*** Records supplied Section Begins ***
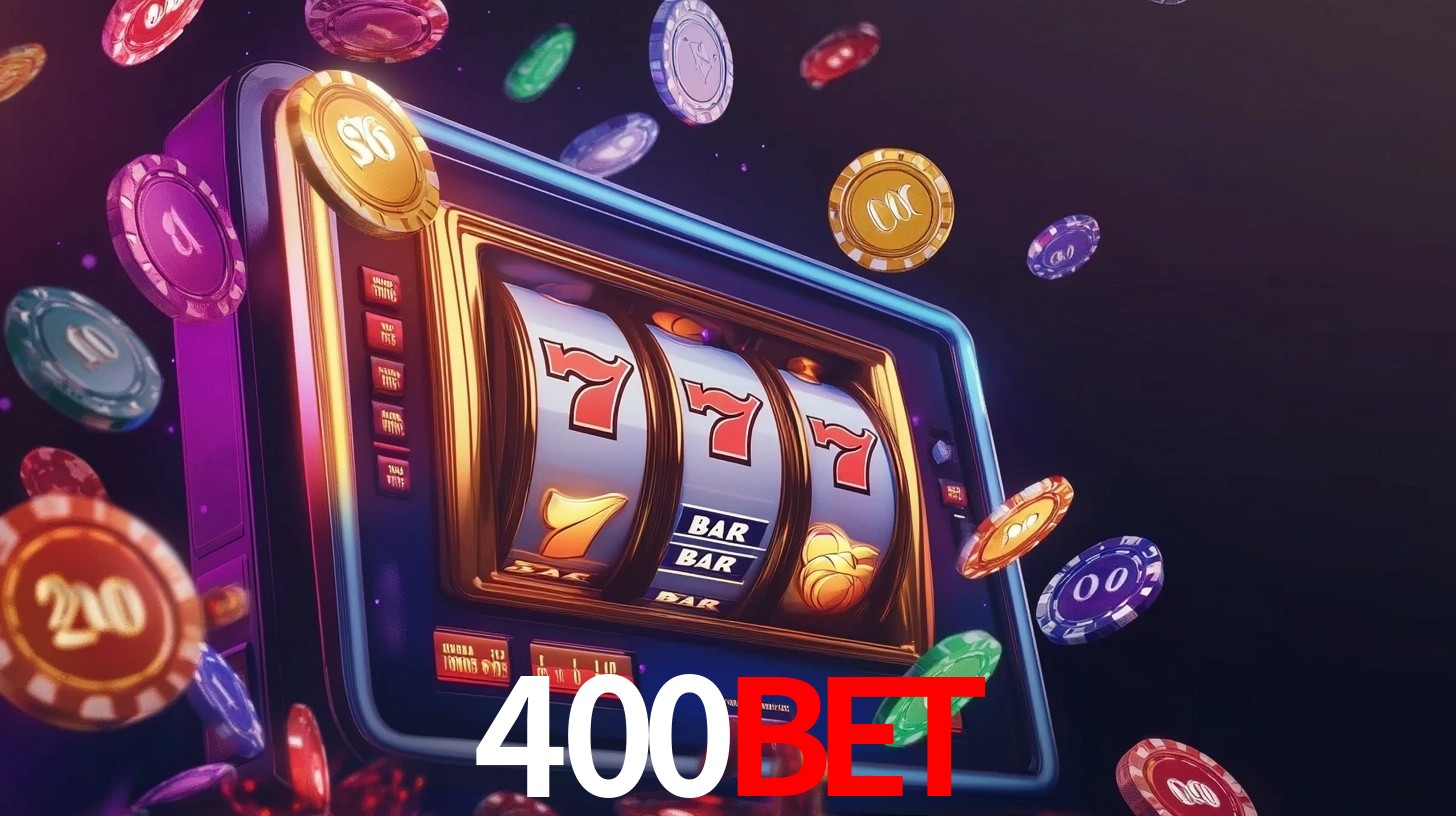 Bonus Features 400bet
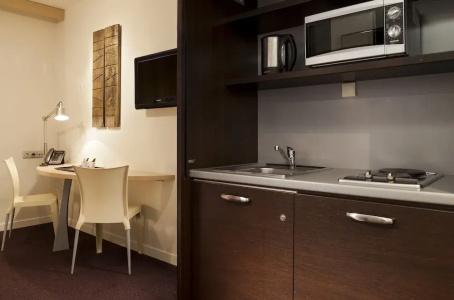 Sure by Best Western Nantes Beaujoire - 43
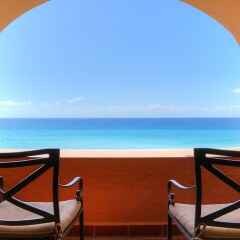 Отель Casa Del Mar Condos балкон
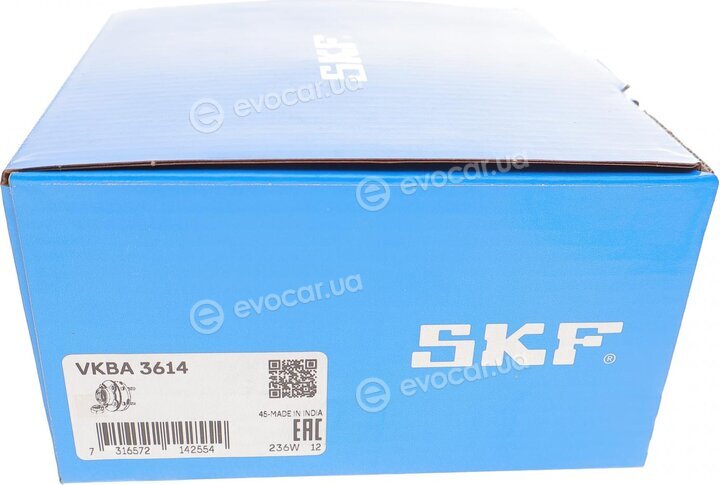 SKF VKBA 3614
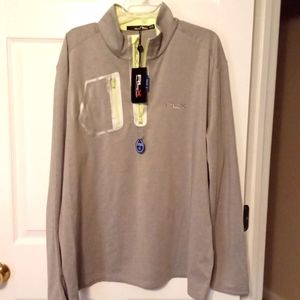 RLX pullover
*** Records supplied Section Ends ***
▶ [Work order]:
Can you copy every row above word for word, leaving out the pictures and keeping only the text?

▶ [Final answer]:
 Bonus Features 400bet
 Sure by Best Western Nantes Beaujoire - 43
 Отель Casa Del Mar Condos балкон
 SKF VKBA 3614
 RLX pullover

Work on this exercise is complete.